Projection Transformations
Map projection is a mathematical transformation that is used to represent a spherical
surface on a flat map. The transformation assigns to each location on a spherical
surface a unique location on a 2-dimensional map.

Map projections always causes some distortion: area, shape, distance, or direction
distortion. GIS commonly supports several projections and has software to transform
data from one projection to another. The map projections most commonly used for
mapping at scales of 1:500,000 or larger in North America is the UTM(Universal
Transverse Mercator) Projection. For maps of continental extent, the Albers,
Lambert's Azimuthal, and Polyconic projections are commonly used.

 
Conflation
Conflation is the procedure of reconciling the positions of corresponding features in
different data layers. Conflation functions are used to reconcile these differences so
that the corresponding features overlay precisely.
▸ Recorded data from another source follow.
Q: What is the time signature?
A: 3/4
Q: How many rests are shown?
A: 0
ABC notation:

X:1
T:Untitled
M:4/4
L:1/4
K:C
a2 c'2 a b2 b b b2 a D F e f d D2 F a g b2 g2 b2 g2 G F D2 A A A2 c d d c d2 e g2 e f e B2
This is important when data from
several data layers are used in an analysis.

1.Spatial Data

Data that define a location. These are in the form of graphic primitives that are

usually either points, lines, polygons or pixels.

· Spatial data includes location, shape, size, and orientation.

o For example, consider a particular square:

its center (the intersection of its diagonals) specifies its

location

its shape is a square

the length of one of its sides specifies its size

the angle its diagonals make with, say, the x-axis specifies its

orientation.

· Spatial data includes spatial relationships. For example, the arrangement

of ten bowling pins is spatial data.

2.Non-spatial Data

Data that relate to a specific, precisely defined location. The data are often

statistical but may be text, images or multi-media. These are linked in the GIS

to spatial data that define the location.

· Non-spatial data (also called attribute or characteristic data) is that

information which is independent of all geometric considerations.

o For example, a person’s height, mass, and age are non-spatial data
because they are independent of the person’s location.

o It’s interesting to note that, while mass is non-spatial data, weight is

spatial data in the sense that something’s weight is very much

dependent on its location.

It is possible to ignore the distinction between spatial and non-spatial data.

However, there are fundamental differences between them:

o spatial data are generally multi-dimensional and auto correlated.

o non-spatial data are generally one-dimensional and independent.